Startup Fintech Glimpse telah mengumpulkan $35 juta dalam putaran pendanaan Seri A yang dipimpin oleh Andreessen Horowitz (a16z), dengan partisipasi dari 8VC dan Y Combinator. Perusahaan ini mengotomatiskan proses rumit dalam melacak dan menyelesaikan pemotongan keuangan yang dilakukan pengecer dari faktur merek – hal yang umum, namun sering kali menimbulkan kekacauan, hilangnya pendapatan bagi perusahaan barang konsumsi.
Зміст
Dari Penempatan Airbnb hingga Rekonsiliasi Ritel
Perjalanan Glimpse dimulai dengan konsep berbeda: sebuah platform untuk penempatan produk Airbnb. Namun, para pendirinya, Akash Raju, Anuj Mehta, dan Kushal Negi (yang bertemu di Universitas Purdue), menemukan masalah yang lebih mendesak saat menjajaki ide bisnis lainnya. Mereka menyadari bahwa potongan ritel sering kali tidak akurat, dan merek kehilangan pendapatan yang signifikan karena pelacakan manual dan penyelesaian sengketa. Perusahaan kini menyebut putaran pendanaan ini sebagai Seri A, meskipun sebelumnya mereka menyebut pendanaan sebesar $10 juta tahun lalu sebagai Seri A, dan kini mengubah namanya menjadi putaran awal. Secara total, Glimpse telah mengumpulkan $52 juta.
Masalah Potongan Ritel
Pengurangan ritel terjadi ketika pengecer mengurangi jumlah yang mereka bayarkan kepada merek untuk faktur, dengan alasan seperti barang rusak atau perbedaan. Meskipun beberapa pengurangan memang valid, sebagian besar merupakan kesalahan yang gagal direkonsiliasi oleh merek, sehingga menyebabkan kebocoran pendapatan yang terus-menerus. Proses audit pemotongan ini saat ini dilakukan secara manual, yang melibatkan tim yang masuk ke beberapa sistem pengecer, mengambil data yang terfragmentasi, dan mengelola perselisihan secara individual. Hal ini tidak efisien dan rawan kesalahan.
Cara Kerja Sekilas
Glimpse mengatasi masalah ini dengan otomatisasi yang didukung AI. Platform mereka masuk ke portal pengecer, memusatkan dokumen pemotongan, dan mengklasifikasikan setiap pemotongan. AI kemudian memvalidasi pengurangan tersebut terhadap data merek internal (catatan rantai pasokan, kalender promosi) untuk menentukan keabsahannya. Jika tidak valid, Glimpse secara otomatis mengajukan perselisihan, melacak penyelesaian, dan menerapkan dana yang dipulihkan ke sistem ERP merek. Integrasi ini menyederhanakan proses yang biasanya memakan waktu berhari-hari hingga berjam-jam.
Perusahaan saat ini bekerja dengan lebih dari 200 merek, termasuk Suave dan Chapstick.
Peran Pengawasan Manusia dan Visi Masa Depan
Meskipun Glimpse sangat bergantung pada AI, pengawasan manusia tetap penting.

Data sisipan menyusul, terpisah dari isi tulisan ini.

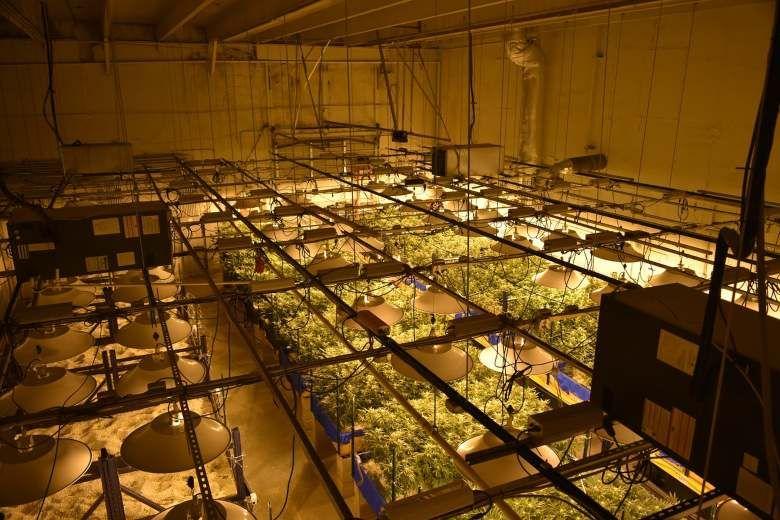CBD cannabis for technical use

Perusahaan mempekerjakan personel untuk menindaklanjuti perselisihan, memastikan penyelesaian, dan menjaga jaminan kualitas dalam ekstraksi dan klasifikasi data. Pendekatan hibrid ini memungkinkan AI untuk belajar dari setiap pengurangan yang diproses, sehingga menciptakan keunggulan data gabungan yang meningkatkan akurasi dari waktu ke waktu.

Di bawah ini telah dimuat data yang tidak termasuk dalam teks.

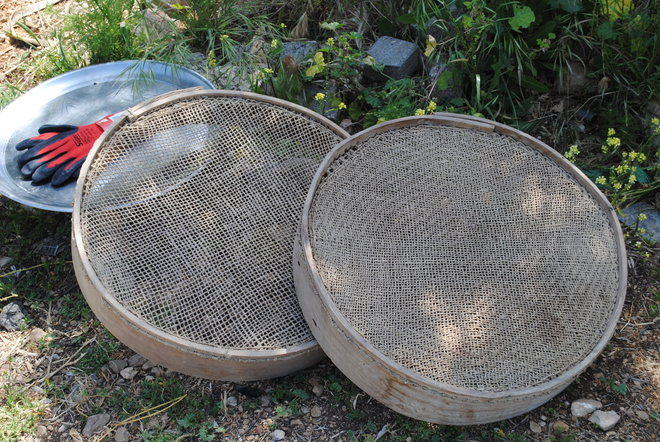 traditional field sieves freekeh harvest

Glimpse bertujuan untuk menjadi infrastruktur AI inti untuk barang kemasan konsumen (CPG) dan merek ritel, serta memposisikan dirinya sebagai pemain kunci dalam lanskap keuangan yang semakin otomatis.

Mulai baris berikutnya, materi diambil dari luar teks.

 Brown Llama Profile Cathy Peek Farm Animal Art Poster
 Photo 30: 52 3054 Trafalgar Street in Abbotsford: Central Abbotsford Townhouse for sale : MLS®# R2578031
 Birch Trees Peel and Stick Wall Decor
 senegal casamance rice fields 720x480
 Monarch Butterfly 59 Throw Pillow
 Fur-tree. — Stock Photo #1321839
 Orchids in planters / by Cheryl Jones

Munculnya Glimpse mencerminkan tren yang berkembang di fintech: penerapan AI untuk menyelesaikan proses yang sebelumnya bersifat manual dan rawan kesalahan di industri tradisional. Dengan mengatasi masalah yang signifikan bagi merek, Glimpse siap untuk mendobrak pasar yang terfragmentasi di mana hilangnya pendapatan sering kali tidak disadari.